[Intel-gfx] [PATCH] drm/i915: fix wait_for_pending_flips vs gpu hang deadlock
Daniel Vetter
daniel at ffwll.ch
Mon Sep 9 11:26:28 CEST 2013
On Sun, Sep 08, 2013 at 09:57:13PM +0200, Daniel Vetter wrote:
> My g33 here seems to be shockingly good at hitting them all. This time
> around kms_flip/flip-vs-panning-vs-hang blows up:
>
> intel_crtc_wait_for_pending_flips correctly checks for gpu hangs and
> if a gpu hang is pending aborts the wait for outstanding flips so that
> the setcrtc call will succeed and release the crtc mutex. And the gpu
> hang handler needs that lock in intel_display_handle_reset to be able
> to complete outstanding flips.
>
> The problem is that we can race in two ways:
> - Waiters on the dev_priv->pending_flip_queue aren't woken up after
> we've the reset as pending, but before we actually start the reset
> work. This means that the waiter doesn't notice the pending reset
> and hence will keep on hogging the locks.
>
> Like with dev->struct_mutex and the ring->irq_queue wait queues we
> there need to wake up everyone that potentially holds a lock which
> the reset handler needs.
>
> - intel_display_handle_reset was called _after_ we've already
> signalled the completion of the reset work. Which means a waiter
> could sneak in, grab the lock and never release it (since the
> pageflips won't ever get released).
>
> Similar to resetting the gem state all the reset work must complete
> before we update the reset counter. Contrary to the gem reset we
> don't need to have a second explicit wake up call since that will
> have happened already when completing the pageflips. We also don't
> have any issues that the completion happens while the reset state is
> still pending - wait_for_pending_flips is only there to ensure we
> display the right frame. After a gpu hang&reset events such
> guarantees are out the window anyway. This is in contrast to the gem
> code where too-early wake-up would result in unnecessary restarting
> of ioctls.
>
> Also, since we've gotten these various deadlocks and ordering
> constraints wrong so often throw copious amounts of comments at the
> code.
>
> This deadlock regression has been introduced in the commit which added
> the pageflip reset logic to the gpu hang work:
>
> commit 96a02917a0131e52efefde49c2784c0421d6c439
> Author: Ville Syrjälä <ville.syrjala at linux.intel.com>
> Date: Mon Feb 18 19:08:49 2013 +0200
>
> drm/i915: Finish page flips and update primary planes after a GPU reset
>
> v2:
> - Add comments to explain how the wake_up serves as memory barriers
> for the atomic_t reset counter.
> - Improve the comments a bit as suggested by Chris Wilson.

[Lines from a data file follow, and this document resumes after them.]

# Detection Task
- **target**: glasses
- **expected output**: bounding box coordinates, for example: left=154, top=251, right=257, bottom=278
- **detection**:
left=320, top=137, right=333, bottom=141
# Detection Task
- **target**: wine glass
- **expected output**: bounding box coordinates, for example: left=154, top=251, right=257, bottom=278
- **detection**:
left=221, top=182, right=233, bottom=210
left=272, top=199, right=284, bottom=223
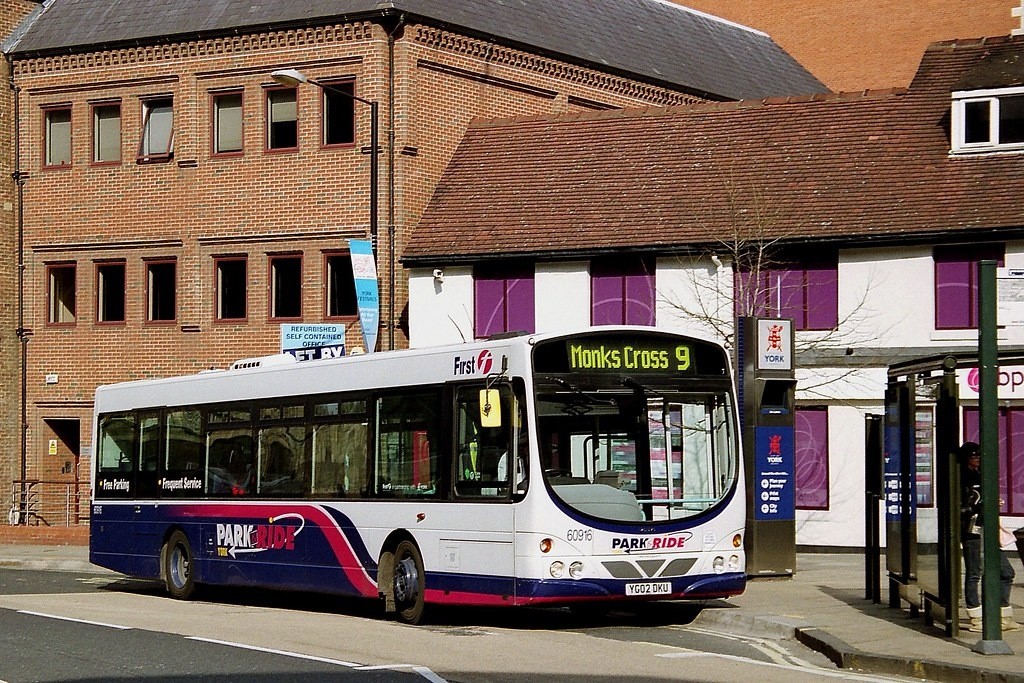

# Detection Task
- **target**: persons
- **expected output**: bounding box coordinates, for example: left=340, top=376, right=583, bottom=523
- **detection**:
left=960, top=441, right=1024, bottom=632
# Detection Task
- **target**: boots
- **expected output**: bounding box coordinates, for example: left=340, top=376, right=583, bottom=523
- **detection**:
left=1001, top=605, right=1023, bottom=633
left=967, top=605, right=983, bottom=633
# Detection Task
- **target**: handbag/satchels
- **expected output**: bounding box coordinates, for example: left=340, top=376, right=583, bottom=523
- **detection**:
left=998, top=519, right=1018, bottom=548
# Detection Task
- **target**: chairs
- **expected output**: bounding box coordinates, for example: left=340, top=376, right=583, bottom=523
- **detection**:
left=594, top=471, right=620, bottom=489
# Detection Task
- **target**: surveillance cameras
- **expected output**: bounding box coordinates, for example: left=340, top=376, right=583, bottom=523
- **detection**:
left=433, top=270, right=444, bottom=278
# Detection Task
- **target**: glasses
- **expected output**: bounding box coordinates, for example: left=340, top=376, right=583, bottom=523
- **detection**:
left=970, top=453, right=982, bottom=460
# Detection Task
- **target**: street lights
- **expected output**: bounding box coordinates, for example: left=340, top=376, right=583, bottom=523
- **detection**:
left=270, top=68, right=378, bottom=271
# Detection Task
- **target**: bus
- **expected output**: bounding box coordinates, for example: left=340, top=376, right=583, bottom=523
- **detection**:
left=88, top=325, right=748, bottom=626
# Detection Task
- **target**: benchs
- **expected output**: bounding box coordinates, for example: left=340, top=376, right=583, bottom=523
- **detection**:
left=892, top=573, right=945, bottom=624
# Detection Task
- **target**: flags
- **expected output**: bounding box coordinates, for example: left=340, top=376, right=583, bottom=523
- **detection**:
left=349, top=238, right=379, bottom=353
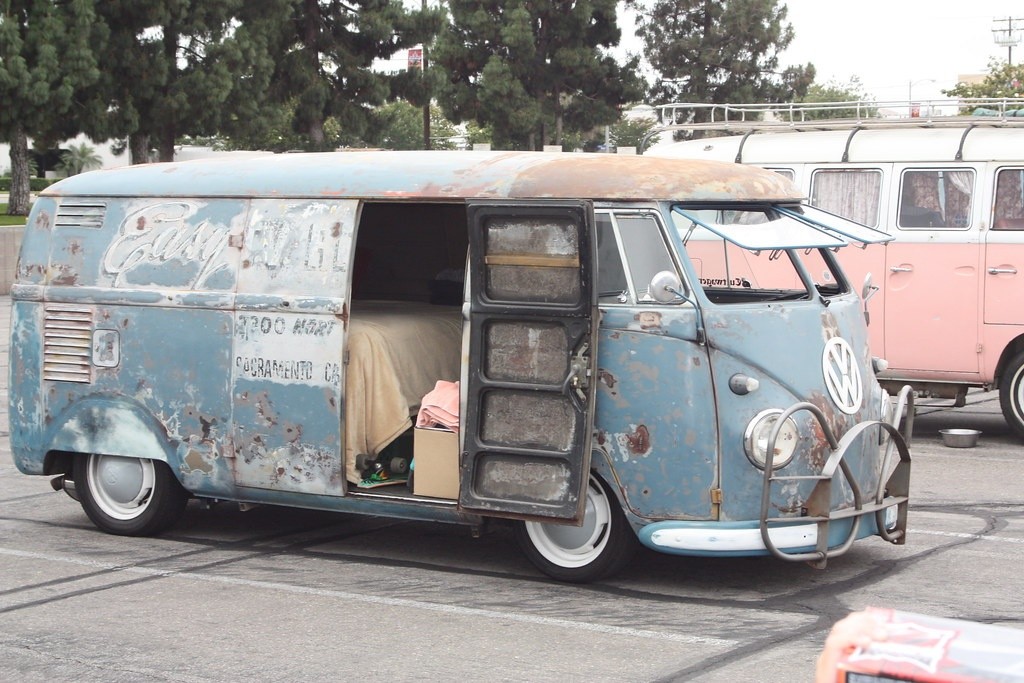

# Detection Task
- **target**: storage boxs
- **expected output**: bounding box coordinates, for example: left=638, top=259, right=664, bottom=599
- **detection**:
left=415, top=427, right=462, bottom=500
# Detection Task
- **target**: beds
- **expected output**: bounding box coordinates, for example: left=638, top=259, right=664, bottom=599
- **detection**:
left=350, top=299, right=463, bottom=481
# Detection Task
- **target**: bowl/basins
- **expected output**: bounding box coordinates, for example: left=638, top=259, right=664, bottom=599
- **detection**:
left=939, top=430, right=983, bottom=447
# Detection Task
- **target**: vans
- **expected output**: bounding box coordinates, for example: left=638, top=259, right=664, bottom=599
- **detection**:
left=635, top=96, right=1024, bottom=447
left=9, top=152, right=914, bottom=586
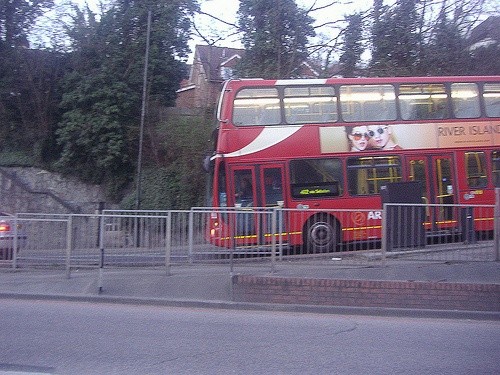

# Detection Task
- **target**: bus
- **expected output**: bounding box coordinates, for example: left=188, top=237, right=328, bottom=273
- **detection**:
left=203, top=73, right=499, bottom=252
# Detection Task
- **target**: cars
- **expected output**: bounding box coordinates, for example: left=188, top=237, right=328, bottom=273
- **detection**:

> - Extract the wake_up calls before/after the reset into a little
> i915_error_wake_up and unconditionally wake up the
> pending_flip_queue waiters, again as suggested by Chris Wilson.
>
> v3: Throw copious amounts of comments at i915_error_wake_up as
> suggested by Chris Wilson.
>
> Cc: stable at vger.kernel.org
> Cc: Ville Syrjälä <ville.syrjala at linux.intel.com>
> Cc: Chris Wilson <chris at chris-wilson.co.uk>
> Reviewed-by: Chris Wilson <chris at chris-wilson.co.uk>
> Signed-off-by: Daniel Vetter <daniel.vetter at ffwll.ch>
Ok, smashed onto -fixes. Thanks a lot for your critical review.
-Daniel
> ---
> drivers/gpu/drm/i915/i915_irq.c | 68 ++++++++++++++++++++++++++++++++---------
> 1 file changed, 54 insertions(+), 14 deletions(-)
>
> diff --git a/drivers/gpu/drm/i915/i915_irq.c b/drivers/gpu/drm/i915/i915_irq.c
> index 83cce0c..4b91228 100644
> --- a/drivers/gpu/drm/i915/i915_irq.c
> +++ b/drivers/gpu/drm/i915/i915_irq.c
> @@ -1469,6 +1469,34 @@ static irqreturn_t ironlake_irq_handler(int irq, void *arg)
> return ret;
> }
>
> +static void i915_error_wake_up(struct drm_i915_private *dev_priv,
> + bool reset_completed)
> +{
> + struct intel_ring_buffer *ring;
> + int i;
> +
> + /*
> + * Notify all waiters for GPU completion events that reset state has
> + * been changed, and that they need to restart their wait after
> + * checking for potential errors (and bail out to drop locks if there is
> + * a gpu reset pending so that i915_error_work_func can acquire them).
> + */
> +
> + /* Wake up __wait_seqno, potentially holding dev->struct_mutex. */
> + for_each_ring(ring, dev_priv, i)
> + wake_up_all(&ring->irq_queue);
> +
> + /* Wake up intel_crtc_wait_for_pending_flips, holding crtc->mutex. */
> + wake_up_all(&dev_priv->pending_flip_queue);
> +
> + /*
> + * Signal tasks blocked in i915_gem_wait_for_error that the pending
> + * reset state is cleared.
> + */
> + if (reset_completed)
> + wake_up_all(&dev_priv->gpu_error.reset_queue);
> +}
> +
> /**
> * i915_error_work_func - do process context error handling work
> * @work: work struct
> @@ -1483,11 +1511,10 @@ static void i915_error_work_func(struct work_struct *work)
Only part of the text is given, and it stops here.